WHAT IS ASKED:
Reproduce the listing below verbatim from the line containing "How far does" through the end of the listing, omitting any pictures.

DATA ENTRIES:
^^^^^^^^^^^^^^^^
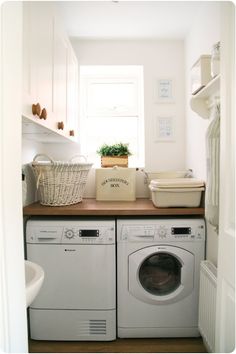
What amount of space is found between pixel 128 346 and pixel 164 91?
85.4 inches

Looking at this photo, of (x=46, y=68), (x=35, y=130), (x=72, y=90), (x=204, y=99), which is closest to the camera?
(x=46, y=68)

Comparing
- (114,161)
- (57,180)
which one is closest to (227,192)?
(57,180)

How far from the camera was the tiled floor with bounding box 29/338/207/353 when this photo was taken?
1.63 meters

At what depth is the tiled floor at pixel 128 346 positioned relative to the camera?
5.36ft

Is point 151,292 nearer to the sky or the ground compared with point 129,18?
nearer to the ground

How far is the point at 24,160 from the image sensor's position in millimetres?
1875

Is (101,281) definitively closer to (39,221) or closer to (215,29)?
(39,221)

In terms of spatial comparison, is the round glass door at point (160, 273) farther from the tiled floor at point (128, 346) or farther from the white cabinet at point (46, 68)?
the white cabinet at point (46, 68)

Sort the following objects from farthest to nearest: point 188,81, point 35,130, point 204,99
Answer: point 188,81, point 204,99, point 35,130

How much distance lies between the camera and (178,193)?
174 centimetres

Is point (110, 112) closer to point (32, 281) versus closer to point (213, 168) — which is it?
point (213, 168)

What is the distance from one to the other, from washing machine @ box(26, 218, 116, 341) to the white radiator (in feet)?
1.92

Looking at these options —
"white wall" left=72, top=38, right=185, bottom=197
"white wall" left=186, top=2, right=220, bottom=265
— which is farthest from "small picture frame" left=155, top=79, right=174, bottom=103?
"white wall" left=186, top=2, right=220, bottom=265

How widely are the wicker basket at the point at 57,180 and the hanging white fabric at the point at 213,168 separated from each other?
3.14 ft
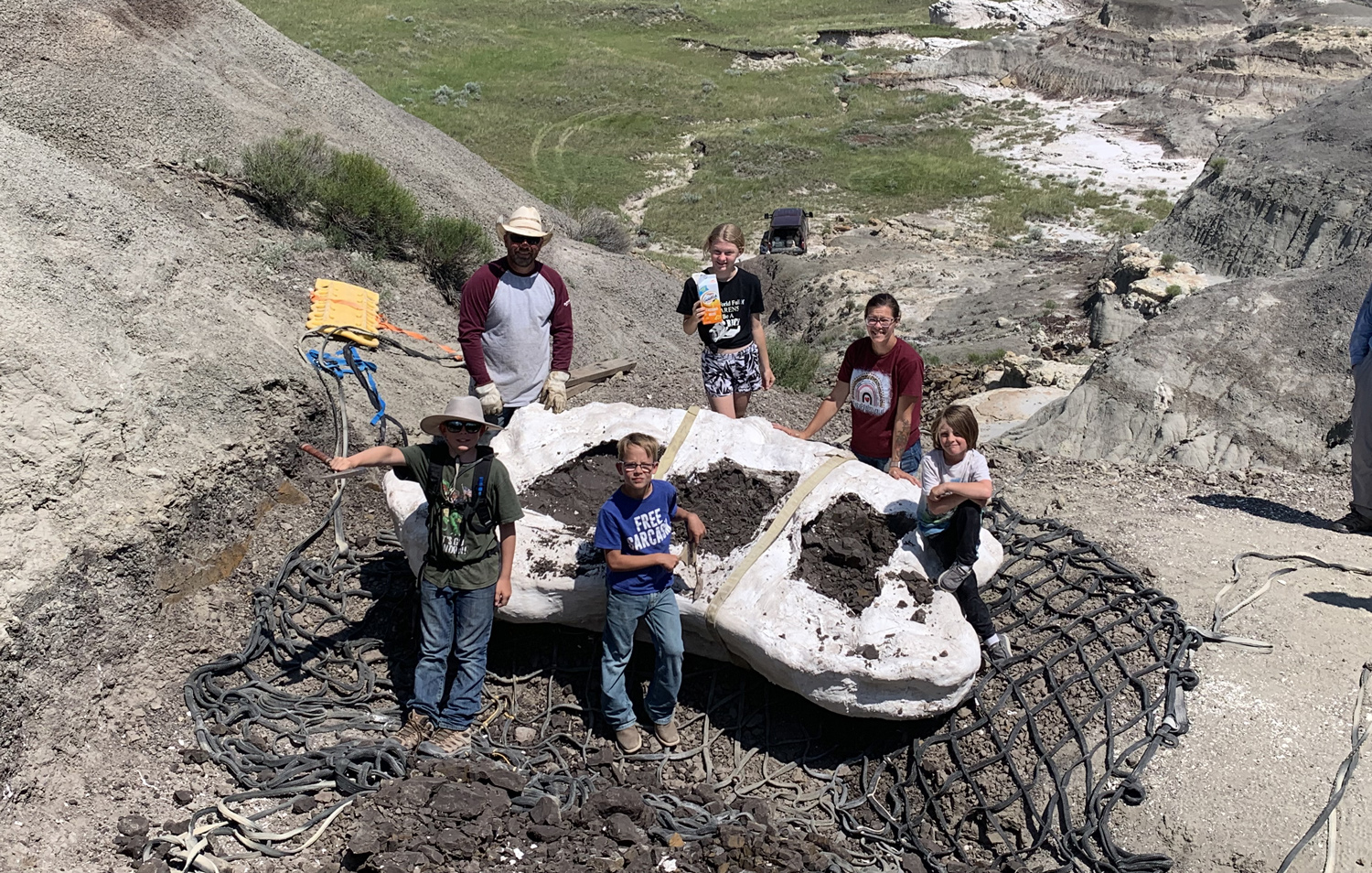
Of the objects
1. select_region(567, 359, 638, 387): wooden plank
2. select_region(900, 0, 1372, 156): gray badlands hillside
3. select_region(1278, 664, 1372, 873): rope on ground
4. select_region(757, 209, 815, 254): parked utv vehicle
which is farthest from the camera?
select_region(900, 0, 1372, 156): gray badlands hillside

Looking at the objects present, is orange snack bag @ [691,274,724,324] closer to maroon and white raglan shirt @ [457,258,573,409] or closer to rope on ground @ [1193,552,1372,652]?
maroon and white raglan shirt @ [457,258,573,409]

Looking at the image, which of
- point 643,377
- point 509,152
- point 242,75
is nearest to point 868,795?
point 643,377

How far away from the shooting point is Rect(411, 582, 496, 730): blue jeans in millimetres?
4613

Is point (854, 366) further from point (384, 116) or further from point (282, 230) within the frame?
point (384, 116)

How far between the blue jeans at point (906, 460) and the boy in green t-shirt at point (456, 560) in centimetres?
204

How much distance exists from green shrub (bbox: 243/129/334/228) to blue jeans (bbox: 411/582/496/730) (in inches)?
242

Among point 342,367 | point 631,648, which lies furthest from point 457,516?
point 342,367

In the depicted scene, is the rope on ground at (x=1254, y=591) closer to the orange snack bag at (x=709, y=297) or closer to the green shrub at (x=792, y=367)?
the orange snack bag at (x=709, y=297)

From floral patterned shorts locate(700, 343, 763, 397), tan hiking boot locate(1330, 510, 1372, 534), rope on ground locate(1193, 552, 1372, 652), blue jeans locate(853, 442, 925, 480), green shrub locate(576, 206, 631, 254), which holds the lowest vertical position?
green shrub locate(576, 206, 631, 254)

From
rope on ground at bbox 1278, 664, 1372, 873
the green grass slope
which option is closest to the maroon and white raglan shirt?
rope on ground at bbox 1278, 664, 1372, 873

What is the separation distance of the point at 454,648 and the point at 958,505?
238 centimetres

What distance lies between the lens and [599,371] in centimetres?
909

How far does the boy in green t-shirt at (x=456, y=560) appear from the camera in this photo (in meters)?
4.43

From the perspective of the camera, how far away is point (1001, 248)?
20.9 m
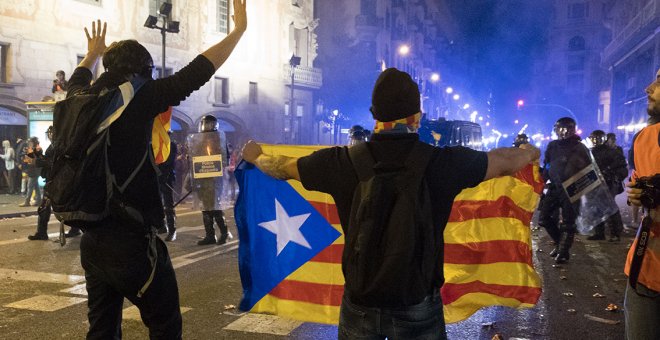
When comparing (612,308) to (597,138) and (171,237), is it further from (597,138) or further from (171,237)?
(171,237)

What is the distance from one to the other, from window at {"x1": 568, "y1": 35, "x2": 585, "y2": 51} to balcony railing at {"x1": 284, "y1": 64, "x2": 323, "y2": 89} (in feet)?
174

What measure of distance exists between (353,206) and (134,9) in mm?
29499

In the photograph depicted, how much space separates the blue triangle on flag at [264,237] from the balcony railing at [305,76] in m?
37.1

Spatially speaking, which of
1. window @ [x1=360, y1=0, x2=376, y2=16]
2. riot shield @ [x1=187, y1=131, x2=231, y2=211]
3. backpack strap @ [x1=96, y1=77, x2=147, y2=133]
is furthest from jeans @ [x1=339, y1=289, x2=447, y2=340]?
window @ [x1=360, y1=0, x2=376, y2=16]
^^^^^^^^^^^^^^^^
RESPONSE BELOW:
How far does the boy in green t-shirt at (x=456, y=560) appear from the camera in this photo (in meters)?
4.43

From the perspective of the camera, how far away is point (1001, 248)?
20.9 m
When comparing (612,308) to (597,138) and (171,237), is it further from (597,138) or further from (171,237)?
(171,237)

What is the distance from one to the other, from window at {"x1": 568, "y1": 35, "x2": 585, "y2": 51} to balcony railing at {"x1": 284, "y1": 64, "x2": 323, "y2": 89} (in feet)?
174

What measure of distance exists between (353,206) and (134,9) in mm?
29499

In the photograph depicted, how much space separates the blue triangle on flag at [264,237] from the balcony railing at [305,76] in m?
37.1

Spatially speaking, which of
1. window @ [x1=360, y1=0, x2=376, y2=16]
2. riot shield @ [x1=187, y1=131, x2=231, y2=211]
3. backpack strap @ [x1=96, y1=77, x2=147, y2=133]
is furthest from jeans @ [x1=339, y1=289, x2=447, y2=340]?
window @ [x1=360, y1=0, x2=376, y2=16]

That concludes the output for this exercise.